What Web 2.0 software has done is give firms the tools to blow the doors to value creation wide open and invite customers, partners, experts, and prospects into the process. Think of a social network like the ones run by Communispace; here businesses are opening the doors to the product development, marketing, packaging, and distribution process to customers who add value every step of the way with their preferences, ideas, and reactions. The firm is no longer creating value alone, it now has help.
Skeptics will argue that this sort of value has always been provided to the firm through focus groups and other market research. While it is true that these functions have brought in outside opinion and value in the past, they have never before operated at the scale that truly social software allows. Instead of a one-off focus group for 8 hours with 20 people, firms now have the ability to conduct perpetual focus groups with as many people as care to join. This, needless to say, is a big change.
Over the next 10 to 15 years, on the back of social software, we will go from a fundamentally closed value creation system to a fundamentally open one. The firms that get their first and with the greatest depth stand to profit wildly, while those that do not embrace this change will be stuck with a slower pace of innovation and industrial revolution-era economics and resource constraints. Firms that embrace the community will harness vast amounts of community value at almost no explicit cost. Again, this is a huge transformation.
If you have spent any time speaking with me or reading my research in the last two to three years you have likely heard some version of this before. My colleagues as well have been writing about this change — see Peter Burris’ Community Marketing report for a great marketing focused example. Over the next year my goal is to expand and deepen Forrester’s coverage of this shift, eventually providing firms with a road map of how the move towards open business will play out, and where they can take confident steps forward. First up is a report tentatively title “Community Evolution: How Loosely Coupled Communities Of Interest Will Mature Into The Tightly Bound Economic Actors Of Tomorrow.” The report will aim to answer:
- What types of products and services will communities provide in the future?
- What business models will facilitate those communities?
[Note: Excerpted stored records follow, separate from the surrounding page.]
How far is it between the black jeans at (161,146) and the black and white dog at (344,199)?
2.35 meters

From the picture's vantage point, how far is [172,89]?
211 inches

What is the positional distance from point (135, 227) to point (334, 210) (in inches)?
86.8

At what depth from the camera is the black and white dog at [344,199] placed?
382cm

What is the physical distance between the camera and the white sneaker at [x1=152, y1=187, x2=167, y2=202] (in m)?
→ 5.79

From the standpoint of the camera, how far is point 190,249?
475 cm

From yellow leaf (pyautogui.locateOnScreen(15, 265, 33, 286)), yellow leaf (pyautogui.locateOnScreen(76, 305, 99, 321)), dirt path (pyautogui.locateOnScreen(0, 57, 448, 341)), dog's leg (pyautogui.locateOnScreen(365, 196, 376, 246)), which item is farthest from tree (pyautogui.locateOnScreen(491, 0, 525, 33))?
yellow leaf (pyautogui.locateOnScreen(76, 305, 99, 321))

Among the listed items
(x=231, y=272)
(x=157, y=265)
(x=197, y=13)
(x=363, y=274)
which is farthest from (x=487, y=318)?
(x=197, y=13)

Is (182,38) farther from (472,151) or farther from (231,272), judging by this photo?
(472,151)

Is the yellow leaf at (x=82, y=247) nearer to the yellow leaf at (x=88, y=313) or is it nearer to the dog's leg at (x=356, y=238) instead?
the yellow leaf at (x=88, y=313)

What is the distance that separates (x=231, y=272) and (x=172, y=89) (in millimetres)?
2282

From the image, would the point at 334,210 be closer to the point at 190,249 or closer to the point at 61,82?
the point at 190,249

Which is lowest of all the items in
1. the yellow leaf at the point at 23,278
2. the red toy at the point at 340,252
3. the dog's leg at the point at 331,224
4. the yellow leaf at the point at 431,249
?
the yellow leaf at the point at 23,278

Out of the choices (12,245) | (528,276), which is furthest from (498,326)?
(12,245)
Will they be for-profit?
- How will communities evolve over time?
- What should businesses do today to prepare for the change?
If you are interested in contributing to the research please let me know in the comments, or via email. Pete, expect a call for an interview shortly.
This, as you can probably tell, is something I get very excited about, and I am thrilled to share my findings with you, and the rest of the world. It may sound self-serving, but I don’t think there is a better job in the world right now than an economist focused on technology. It’s an exciting time to be in research!